> Instruction
From the court report below, set down the passage between "The First Amended" and "at ¶ 2, 15.", inclusive, word for word.

> Text
------------------------------------
K&M INTERNATIONAL, INC., Plaintiff,
v.
NDY TOY, L.L.C., et al., Defendants
v.
NDY TOY, L.L.C., et al., Defendants
CASE NO. 1:13CV771
United States District Court, N.D. Ohio, Eastern Division
Filed: February 11, 2015
Counsel
Alexander R. Malbin, Westport, CT, Edmund J. Ferdinand, III, Law Office of Ferdinand, New York, NY, Josephine S. Floyd, Steven E. Seasly, Hahn, Loeser & Parks, Robert J. Bowes, III, Jackson Lewis, Cleveland, OH, for Plaintiff.Laura J. Gentilcore, Mark L. Weber, Ray L. Weber, Renner, Kenner, Greive, Bobak, Taylor & Weber, Akron, OH, for Defendants NDY Toy, LLC, Wujiang Douyi Craft Co., Ltd., Debra Yager, Helen He.
White, Greg, United States Magistrate Judge
REPORT & RECOMMENDATION
*1 On December 8, 2014, this matter was referred pursuant to Local Rule 72.1 for a report and recommendation regarding Defendants NDY Toy, LLC, Debra Yager, Helen He, and Wujiang Douyi Craft Co.’s Motion under Rule 37(c)(1) to Bar Plaintiff's Evidence on Damages[1] (Doc. No. 72.) Subsequently, Plaintiff K&M International, Inc.’s Request for Oral Argument on Defendants’ Motion (Doc. No. 114) was referred for resolution.
Upon review, the Court determines oral argument is not necessary to resolve Defendants’ Motion. Thus, Plaintiff's Motion for Oral Argument (Doc. No. 114) is DENIED. In addition, and for the following reasons, it is recommended that Defendants’ Motion to Bar Evidence on Plaintiff's Damages (Doc. No. 72) be DENIED.
I. Procedural Background & Factual Allegations
On April 8, 2013, Plaintiff K&M International, Inc. (“K&M”) filed a thirteen-count Complaint against Defendants NDY Toy, LLC, Debra Yager, Helen He, and Wujiang Douyi Craft Co., alleging copyright infringement; misappropriation of trade secrets; breach of contract; tortious interference with contractual/business relations; fraud; breach of covenant of good faith and fair dealing; unfair competition; and, unjust enrichment. (Doc. No. 1.) On July 22, 2014, K&M was granted leave to file a First Amended Complaint, which raised the same thirteen claims and added a claim for Cancellation of Copyright. (Doc. No. 44.)
The First Amended Complaint alleges the following. K&M designs plush, polyvinyl chloride, and other toy products depicting “a wide variety of wild animals, dinosaurs, and other fanciful creatures.” Id. at ¶ 15. K&M is the record owner of the copyright registration related to many of its toy products. Id. at ¶ 16. It has a “Wild Republic Division” that distributes its products to toy stores and gift shops throughout the country and worldwide, with a particular emphasis on zoos, museums, and aquariums (the “ZMA Market”). Id. at ¶ 2, 15.
*2 Defendants Debra Yager and Helen He are former employees of K&M. Id. at ¶ 3. K&M hired Ms. Yager as an Account Executive in February 1997. Id. at ¶ 18. She was responsible for generating sales for K&M in the ZMA Market, and was privy to valuable confidential information and trade secrets in the form of customer information. Id. at ¶ 19. K&M hired Ms. He in July 2006. Id. at ¶ 20. Ms. He was most recently a Plush Toy Designer in K&M's Twinsburg office, where she managed key design projects and had access to confidential research and development information regarding K&M's plush toy products. Id. at ¶ 20, 21.
------------------------------------
Entries taken from a collection
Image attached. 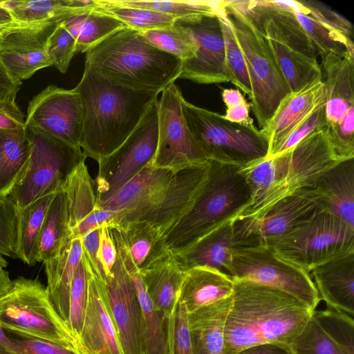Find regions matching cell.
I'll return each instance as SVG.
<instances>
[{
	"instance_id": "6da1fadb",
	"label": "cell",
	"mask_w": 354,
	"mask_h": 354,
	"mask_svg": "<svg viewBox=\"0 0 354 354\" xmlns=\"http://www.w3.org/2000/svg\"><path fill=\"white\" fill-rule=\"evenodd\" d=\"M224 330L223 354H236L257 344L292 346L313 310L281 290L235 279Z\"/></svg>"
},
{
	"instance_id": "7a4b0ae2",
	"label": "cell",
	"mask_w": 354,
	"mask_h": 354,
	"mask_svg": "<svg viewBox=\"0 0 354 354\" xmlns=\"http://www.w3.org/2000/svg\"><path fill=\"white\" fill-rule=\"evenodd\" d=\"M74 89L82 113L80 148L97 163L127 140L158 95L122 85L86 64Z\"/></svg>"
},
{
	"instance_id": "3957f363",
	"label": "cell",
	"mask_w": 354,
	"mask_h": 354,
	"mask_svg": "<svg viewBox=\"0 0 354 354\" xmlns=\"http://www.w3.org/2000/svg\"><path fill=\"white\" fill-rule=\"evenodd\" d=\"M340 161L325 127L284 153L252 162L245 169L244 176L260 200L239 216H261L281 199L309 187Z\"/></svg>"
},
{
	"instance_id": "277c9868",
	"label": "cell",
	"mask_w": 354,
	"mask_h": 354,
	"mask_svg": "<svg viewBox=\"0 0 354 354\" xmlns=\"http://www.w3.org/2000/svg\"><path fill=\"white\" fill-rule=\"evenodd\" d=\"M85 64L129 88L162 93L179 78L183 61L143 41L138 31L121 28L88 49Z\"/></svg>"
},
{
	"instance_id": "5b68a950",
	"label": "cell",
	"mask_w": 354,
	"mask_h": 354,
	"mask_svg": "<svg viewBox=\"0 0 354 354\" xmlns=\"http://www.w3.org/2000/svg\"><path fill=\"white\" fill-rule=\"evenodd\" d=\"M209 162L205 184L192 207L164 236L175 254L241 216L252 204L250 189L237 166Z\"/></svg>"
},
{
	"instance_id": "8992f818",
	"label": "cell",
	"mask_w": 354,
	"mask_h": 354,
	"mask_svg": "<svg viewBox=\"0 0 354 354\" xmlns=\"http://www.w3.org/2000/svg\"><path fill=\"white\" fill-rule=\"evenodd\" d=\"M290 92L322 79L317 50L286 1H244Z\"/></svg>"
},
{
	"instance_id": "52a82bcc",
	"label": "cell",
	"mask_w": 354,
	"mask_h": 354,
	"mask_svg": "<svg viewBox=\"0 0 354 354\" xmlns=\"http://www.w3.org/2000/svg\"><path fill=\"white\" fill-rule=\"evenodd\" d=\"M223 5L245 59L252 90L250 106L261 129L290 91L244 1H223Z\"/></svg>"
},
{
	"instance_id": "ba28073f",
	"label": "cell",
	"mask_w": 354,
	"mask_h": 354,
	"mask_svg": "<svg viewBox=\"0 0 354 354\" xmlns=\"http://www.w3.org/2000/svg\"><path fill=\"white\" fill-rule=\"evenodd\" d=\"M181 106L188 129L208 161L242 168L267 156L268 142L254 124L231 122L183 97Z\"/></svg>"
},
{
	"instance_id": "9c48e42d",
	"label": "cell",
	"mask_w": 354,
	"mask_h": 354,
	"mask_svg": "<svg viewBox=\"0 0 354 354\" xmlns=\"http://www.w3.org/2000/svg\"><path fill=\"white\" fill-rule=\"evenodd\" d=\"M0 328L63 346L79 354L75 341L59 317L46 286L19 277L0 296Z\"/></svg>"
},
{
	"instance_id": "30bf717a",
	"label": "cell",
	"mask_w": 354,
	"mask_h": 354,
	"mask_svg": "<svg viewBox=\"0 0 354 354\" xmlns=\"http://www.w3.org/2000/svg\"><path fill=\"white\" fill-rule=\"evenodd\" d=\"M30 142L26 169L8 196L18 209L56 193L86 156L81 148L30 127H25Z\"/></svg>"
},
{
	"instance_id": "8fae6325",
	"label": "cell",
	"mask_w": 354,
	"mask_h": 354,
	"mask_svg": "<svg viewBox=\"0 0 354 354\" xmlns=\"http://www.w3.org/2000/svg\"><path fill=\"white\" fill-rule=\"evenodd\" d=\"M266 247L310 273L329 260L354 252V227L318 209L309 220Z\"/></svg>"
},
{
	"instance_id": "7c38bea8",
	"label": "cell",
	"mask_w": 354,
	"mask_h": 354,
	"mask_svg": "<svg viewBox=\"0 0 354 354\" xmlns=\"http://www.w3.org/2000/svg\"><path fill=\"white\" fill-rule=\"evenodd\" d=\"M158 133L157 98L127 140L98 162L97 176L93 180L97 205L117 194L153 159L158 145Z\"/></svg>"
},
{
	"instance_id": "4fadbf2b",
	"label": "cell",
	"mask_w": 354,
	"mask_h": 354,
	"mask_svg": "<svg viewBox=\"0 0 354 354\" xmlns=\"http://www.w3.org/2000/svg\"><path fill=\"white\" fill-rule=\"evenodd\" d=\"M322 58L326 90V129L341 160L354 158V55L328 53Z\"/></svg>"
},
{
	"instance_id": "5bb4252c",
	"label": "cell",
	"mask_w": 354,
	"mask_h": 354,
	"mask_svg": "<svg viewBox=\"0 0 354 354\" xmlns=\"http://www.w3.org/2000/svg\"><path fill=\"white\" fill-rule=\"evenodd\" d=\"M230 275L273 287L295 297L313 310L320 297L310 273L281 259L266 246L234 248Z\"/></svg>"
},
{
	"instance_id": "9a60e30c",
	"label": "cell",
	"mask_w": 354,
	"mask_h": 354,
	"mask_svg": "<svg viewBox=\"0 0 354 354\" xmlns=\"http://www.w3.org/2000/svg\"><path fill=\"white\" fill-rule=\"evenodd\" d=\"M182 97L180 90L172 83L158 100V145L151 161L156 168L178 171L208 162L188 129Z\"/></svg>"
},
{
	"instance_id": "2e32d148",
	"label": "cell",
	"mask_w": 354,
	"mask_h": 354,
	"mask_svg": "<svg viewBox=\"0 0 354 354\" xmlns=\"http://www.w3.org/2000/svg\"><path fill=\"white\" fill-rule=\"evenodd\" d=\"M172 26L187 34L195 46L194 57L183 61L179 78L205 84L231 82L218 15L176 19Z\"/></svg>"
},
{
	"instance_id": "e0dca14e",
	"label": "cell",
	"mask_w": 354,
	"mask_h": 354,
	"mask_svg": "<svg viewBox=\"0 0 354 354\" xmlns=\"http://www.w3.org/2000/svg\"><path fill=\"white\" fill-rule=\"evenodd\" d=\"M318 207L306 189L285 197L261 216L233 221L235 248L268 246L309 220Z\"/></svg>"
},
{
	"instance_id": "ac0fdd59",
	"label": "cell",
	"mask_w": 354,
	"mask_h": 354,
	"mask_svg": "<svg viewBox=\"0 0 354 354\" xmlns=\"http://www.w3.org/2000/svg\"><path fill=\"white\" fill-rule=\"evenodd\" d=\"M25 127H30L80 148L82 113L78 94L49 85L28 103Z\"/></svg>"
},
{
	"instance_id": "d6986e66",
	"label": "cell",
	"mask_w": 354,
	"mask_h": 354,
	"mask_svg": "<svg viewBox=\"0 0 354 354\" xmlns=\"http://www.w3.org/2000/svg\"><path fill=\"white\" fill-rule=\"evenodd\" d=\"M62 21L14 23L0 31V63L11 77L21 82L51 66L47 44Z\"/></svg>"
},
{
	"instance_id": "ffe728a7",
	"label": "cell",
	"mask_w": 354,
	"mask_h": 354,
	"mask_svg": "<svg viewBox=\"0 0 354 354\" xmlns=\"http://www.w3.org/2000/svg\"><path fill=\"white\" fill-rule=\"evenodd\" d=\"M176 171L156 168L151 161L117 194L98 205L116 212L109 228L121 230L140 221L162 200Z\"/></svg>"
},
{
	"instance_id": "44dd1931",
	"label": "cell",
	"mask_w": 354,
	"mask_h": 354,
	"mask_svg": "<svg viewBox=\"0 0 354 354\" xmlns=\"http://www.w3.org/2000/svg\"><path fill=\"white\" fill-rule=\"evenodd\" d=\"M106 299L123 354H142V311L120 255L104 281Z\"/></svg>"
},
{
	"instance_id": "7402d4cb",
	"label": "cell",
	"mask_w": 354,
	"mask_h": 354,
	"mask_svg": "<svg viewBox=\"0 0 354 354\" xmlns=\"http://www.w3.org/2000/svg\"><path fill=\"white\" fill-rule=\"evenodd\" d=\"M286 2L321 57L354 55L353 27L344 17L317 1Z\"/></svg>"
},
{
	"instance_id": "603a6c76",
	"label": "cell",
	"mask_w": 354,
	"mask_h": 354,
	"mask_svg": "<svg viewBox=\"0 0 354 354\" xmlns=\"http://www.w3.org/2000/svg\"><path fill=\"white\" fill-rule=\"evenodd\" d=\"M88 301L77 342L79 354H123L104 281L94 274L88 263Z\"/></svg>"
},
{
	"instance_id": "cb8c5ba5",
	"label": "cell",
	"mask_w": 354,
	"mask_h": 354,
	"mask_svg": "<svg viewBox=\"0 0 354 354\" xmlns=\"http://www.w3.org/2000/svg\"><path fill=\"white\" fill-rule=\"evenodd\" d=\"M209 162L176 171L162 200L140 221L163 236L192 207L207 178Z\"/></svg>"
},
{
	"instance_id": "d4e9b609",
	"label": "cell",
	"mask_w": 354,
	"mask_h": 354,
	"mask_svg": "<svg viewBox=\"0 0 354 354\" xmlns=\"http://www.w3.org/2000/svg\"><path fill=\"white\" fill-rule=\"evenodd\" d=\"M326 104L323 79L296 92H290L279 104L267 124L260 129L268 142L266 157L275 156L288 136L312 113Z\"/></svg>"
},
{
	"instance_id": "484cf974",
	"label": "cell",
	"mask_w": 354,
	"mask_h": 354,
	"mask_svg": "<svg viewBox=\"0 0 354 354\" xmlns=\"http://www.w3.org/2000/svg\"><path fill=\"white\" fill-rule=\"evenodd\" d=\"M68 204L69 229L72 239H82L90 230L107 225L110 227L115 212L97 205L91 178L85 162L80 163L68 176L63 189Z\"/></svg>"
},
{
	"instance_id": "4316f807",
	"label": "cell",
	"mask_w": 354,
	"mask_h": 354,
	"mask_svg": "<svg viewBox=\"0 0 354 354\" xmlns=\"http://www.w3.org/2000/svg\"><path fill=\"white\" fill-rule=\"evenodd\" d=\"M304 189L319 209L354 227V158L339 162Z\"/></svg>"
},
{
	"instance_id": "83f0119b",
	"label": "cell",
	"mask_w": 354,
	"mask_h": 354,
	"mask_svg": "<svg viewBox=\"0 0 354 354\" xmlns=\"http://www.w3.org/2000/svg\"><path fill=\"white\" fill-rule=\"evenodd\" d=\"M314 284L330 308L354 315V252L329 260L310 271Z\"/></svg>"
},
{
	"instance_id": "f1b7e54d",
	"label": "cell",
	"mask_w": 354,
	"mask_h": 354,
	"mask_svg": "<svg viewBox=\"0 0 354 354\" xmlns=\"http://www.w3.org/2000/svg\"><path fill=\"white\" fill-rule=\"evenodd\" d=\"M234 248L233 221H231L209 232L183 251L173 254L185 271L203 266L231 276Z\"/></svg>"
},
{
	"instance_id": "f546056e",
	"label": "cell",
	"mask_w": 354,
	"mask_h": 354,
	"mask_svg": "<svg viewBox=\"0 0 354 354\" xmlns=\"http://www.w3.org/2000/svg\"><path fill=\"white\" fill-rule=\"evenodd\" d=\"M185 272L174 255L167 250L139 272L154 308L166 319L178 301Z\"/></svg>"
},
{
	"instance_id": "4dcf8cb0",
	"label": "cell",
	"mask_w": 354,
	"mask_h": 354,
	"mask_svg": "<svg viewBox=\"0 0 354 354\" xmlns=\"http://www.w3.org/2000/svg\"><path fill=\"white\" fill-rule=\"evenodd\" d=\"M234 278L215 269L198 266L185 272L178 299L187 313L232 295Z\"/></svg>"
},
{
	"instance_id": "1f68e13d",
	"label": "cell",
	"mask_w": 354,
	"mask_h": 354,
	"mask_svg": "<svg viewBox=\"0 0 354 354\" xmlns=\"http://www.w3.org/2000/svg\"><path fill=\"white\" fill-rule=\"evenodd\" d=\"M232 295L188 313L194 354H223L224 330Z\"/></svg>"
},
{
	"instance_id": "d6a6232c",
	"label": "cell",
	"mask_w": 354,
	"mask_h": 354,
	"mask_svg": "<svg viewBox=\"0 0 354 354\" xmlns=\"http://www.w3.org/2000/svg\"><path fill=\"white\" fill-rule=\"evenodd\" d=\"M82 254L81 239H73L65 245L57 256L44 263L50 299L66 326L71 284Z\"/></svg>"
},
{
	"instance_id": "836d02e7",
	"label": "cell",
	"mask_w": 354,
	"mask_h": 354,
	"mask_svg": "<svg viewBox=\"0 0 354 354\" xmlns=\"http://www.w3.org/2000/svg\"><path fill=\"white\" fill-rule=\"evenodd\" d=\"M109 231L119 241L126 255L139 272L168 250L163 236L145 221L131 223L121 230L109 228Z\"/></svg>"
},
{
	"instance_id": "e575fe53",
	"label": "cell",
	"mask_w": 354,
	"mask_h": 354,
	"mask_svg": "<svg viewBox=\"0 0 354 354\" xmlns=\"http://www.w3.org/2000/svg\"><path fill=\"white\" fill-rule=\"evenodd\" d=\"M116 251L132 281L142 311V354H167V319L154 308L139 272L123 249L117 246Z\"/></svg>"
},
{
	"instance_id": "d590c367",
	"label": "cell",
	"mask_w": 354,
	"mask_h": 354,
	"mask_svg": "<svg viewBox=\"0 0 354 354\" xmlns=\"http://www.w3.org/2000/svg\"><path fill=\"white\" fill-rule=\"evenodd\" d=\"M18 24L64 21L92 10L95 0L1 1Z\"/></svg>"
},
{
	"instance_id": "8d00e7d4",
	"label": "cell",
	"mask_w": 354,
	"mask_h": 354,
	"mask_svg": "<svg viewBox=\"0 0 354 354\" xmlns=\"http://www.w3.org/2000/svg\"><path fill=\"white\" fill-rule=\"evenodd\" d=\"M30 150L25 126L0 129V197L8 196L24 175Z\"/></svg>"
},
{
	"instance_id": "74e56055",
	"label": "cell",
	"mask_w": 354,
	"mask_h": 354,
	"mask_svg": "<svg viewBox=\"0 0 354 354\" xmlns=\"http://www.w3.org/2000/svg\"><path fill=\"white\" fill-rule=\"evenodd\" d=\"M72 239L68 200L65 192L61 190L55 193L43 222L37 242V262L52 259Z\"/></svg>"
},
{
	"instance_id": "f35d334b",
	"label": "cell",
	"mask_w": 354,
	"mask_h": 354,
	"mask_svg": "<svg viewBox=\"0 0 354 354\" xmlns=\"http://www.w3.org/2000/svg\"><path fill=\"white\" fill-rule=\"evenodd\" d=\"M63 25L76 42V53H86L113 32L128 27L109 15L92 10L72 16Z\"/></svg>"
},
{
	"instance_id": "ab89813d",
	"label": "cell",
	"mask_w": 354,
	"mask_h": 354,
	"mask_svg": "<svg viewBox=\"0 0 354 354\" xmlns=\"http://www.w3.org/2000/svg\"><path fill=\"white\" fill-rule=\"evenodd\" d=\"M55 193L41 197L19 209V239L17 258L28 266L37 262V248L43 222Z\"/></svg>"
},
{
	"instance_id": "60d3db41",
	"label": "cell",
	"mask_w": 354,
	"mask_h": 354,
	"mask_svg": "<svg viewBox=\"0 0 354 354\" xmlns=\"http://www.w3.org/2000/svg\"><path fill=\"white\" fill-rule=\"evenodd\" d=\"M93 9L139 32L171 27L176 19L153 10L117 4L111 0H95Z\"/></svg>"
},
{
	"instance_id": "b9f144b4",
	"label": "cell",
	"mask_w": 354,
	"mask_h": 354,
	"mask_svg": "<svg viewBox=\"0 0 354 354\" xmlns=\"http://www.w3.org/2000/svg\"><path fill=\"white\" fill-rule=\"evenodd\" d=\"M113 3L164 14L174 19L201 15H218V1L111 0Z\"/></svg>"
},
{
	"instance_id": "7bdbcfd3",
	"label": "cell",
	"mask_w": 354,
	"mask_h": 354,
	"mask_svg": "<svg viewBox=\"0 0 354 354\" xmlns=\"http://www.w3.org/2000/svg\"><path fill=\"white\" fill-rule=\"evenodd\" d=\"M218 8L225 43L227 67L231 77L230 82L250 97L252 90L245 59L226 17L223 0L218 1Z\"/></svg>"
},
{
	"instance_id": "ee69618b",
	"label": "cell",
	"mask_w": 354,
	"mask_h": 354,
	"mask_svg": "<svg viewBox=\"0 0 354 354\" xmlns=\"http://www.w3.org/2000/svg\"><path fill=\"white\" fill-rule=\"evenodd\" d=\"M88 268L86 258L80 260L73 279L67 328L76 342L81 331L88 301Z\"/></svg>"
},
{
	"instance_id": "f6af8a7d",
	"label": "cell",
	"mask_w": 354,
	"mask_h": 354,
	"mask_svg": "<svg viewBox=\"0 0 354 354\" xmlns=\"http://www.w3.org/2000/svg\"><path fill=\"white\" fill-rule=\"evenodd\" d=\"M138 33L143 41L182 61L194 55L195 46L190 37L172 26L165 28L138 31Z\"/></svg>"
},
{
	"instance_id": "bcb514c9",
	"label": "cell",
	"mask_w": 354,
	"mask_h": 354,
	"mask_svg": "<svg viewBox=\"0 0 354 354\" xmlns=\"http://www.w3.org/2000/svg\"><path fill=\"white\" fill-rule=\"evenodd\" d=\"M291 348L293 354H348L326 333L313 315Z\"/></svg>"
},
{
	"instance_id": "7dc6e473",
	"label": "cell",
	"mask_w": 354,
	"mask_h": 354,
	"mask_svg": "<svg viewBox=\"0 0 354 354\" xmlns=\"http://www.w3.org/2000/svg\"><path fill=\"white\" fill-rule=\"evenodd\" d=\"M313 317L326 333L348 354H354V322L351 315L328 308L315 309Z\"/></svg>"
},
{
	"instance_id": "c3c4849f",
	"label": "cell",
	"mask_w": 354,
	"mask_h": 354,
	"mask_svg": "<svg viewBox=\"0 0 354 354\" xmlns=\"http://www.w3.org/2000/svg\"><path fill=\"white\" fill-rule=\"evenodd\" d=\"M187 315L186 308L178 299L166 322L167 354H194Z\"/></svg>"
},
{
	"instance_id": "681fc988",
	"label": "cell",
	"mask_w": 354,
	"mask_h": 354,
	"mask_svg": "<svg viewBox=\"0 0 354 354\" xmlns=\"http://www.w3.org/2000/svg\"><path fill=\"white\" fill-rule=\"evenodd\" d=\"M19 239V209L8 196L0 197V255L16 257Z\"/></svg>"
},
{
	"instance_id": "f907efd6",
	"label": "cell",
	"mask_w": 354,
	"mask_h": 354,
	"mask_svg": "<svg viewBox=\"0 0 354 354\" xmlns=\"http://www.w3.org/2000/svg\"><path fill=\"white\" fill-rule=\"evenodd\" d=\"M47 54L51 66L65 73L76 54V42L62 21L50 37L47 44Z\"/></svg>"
------------------------------------
> Solution below
The First Amended Complaint alleges the following. K&M designs plush, polyvinyl chloride, and other toy products depicting “a wide variety of wild animals, dinosaurs, and other fanciful creatures.” Id. at ¶ 15. K&M is the record owner of the copyright registration related to many of its toy products. Id. at ¶ 16. It has a “Wild Republic Division” that distributes its products to toy stores and gift shops throughout the country and worldwide, with a particular emphasis on zoos, museums, and aquariums (the “ZMA Market”). Id. at ¶ 2, 15.